Intellectual Property Attorney Rachel Bennett Joins Armstrong Teasdale in St. Louis
Armstrong Teasdale, a law firm with offices across the United States, proudly announces the addition of Rachel Bennett to its Intellectual Property practice group in St. Louis, Missouri.
Bennett focuses on patent preparation and prosecution, IP licensing and litigation. With a Ph.D. and advanced technical knowledge in biophysics and engineering, she is particularly adept at handling patent matters for clients related to medical physics, medical imaging, medical devices, semiconductor, mechanical, telecommunication, bioengineering, internet and computer software technologies.
Bennet’s primary focus is in assisting investors and companies of all sizes, from startups to Fortune 500 companies, in developing and managing their global IP portfolios. She has significant experience in working with U.S. research institutes and universities on technology transfer and research compliance.
In addition, Bennett is fluent in and a native speaker of Mandarin Chinese. As such, she regularly counsels clients on IP prosecution and enforcement strategies in the U.S. and internationally, especially in China.
Bennett also works with clients on trademarks, including trademark monitoring and enforcement and infringement analysis.
Prior to joining the firm, Bennett was an associate with a law firm in Arizona, focusing on IP prosecution and litigation.
Before going to law school, she worked for General Electric Healthcare Systems as an engineer developing magnetic resonance imaging (MRI) systems and MRI medical applications.
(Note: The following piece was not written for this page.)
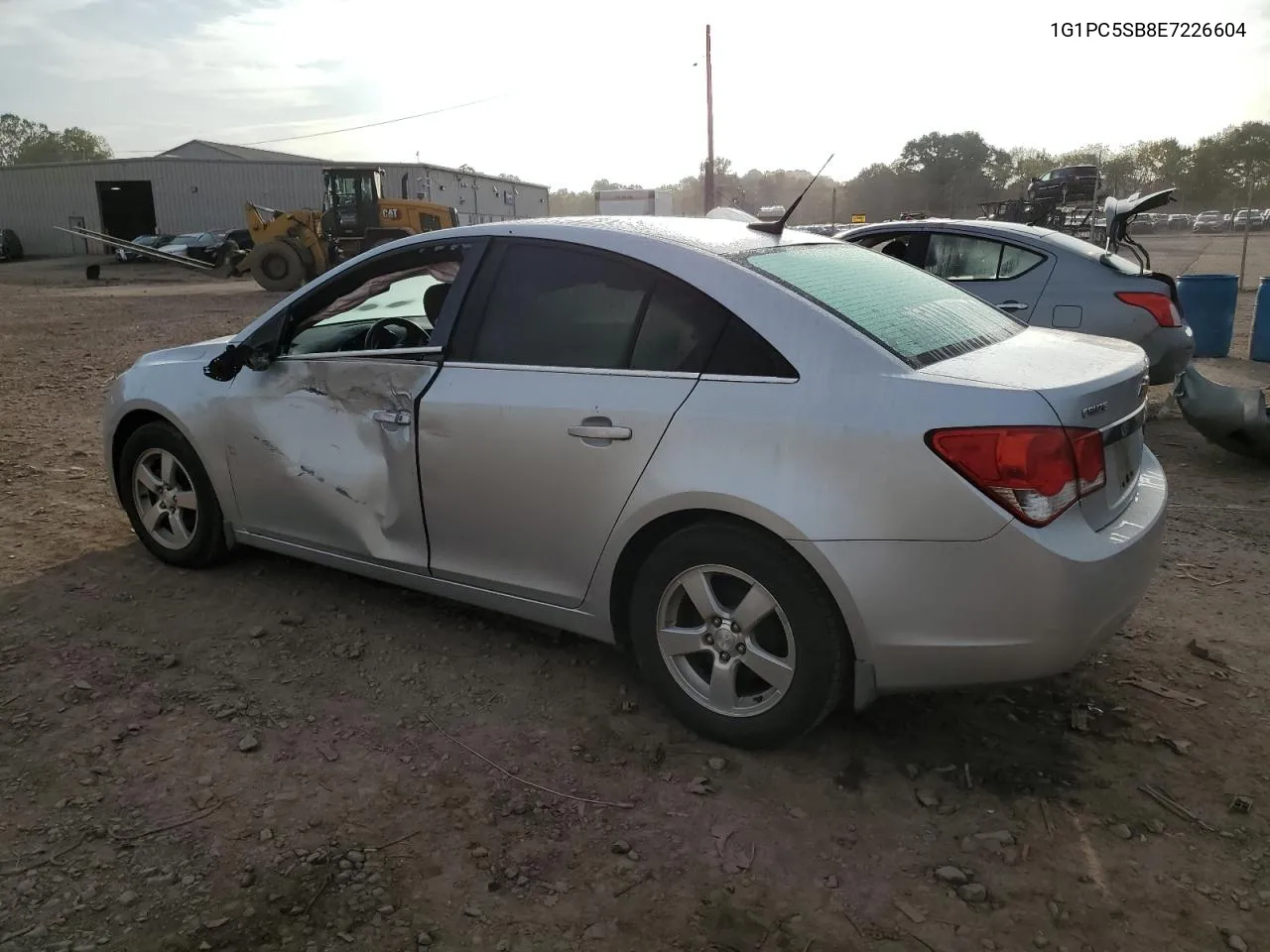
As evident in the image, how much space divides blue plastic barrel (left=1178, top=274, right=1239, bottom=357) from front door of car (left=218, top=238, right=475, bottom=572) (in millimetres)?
9880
Bennett also has past experience as a research associate at Johns Hopkins University in the Department of Radiology, School of Medicine.
She earned her J.D. from Arizona State University’s Sandra Day O’Connor College of Law, where she is currently an adjunct professor teaching patent law classes. In addition, she holds a Ph.D. in biophysics from the Medical College of Wisconsin, an M.S. in electronic science from Beijing Normal University, and a B.S. in education technology, including three years of electrical engineering education. She is admitted to practice law in Arizona and before the U.S. District Court for the District of Arizona and the U.S. Patent and Trademark Office.